• Supplied material:
========

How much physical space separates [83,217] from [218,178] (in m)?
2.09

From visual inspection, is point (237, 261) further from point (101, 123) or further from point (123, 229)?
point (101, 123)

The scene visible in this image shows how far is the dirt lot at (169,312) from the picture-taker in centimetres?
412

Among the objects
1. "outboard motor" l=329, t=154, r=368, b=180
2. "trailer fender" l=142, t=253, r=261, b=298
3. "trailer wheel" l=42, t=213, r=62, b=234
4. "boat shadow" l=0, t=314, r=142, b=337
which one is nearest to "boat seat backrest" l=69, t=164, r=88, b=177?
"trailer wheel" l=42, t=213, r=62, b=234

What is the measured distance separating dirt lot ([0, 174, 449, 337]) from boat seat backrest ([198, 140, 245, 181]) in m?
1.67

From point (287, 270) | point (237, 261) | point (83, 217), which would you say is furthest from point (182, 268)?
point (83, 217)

========

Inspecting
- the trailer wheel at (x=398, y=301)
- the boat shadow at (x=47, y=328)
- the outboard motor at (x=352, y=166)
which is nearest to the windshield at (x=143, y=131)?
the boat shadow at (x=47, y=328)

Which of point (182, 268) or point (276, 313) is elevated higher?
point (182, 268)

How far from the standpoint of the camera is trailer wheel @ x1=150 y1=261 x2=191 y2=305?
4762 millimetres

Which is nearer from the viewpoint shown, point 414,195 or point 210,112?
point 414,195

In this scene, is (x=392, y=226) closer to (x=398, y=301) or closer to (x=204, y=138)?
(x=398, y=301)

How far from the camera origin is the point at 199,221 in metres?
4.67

========

• Goal of the exercise:
Copy every line from the entries above that contains the string "seat".

• Output of the exercise:
which one is nearest to "boat seat backrest" l=69, t=164, r=88, b=177?
What is the measured distance separating dirt lot ([0, 174, 449, 337]) from boat seat backrest ([198, 140, 245, 181]) in m?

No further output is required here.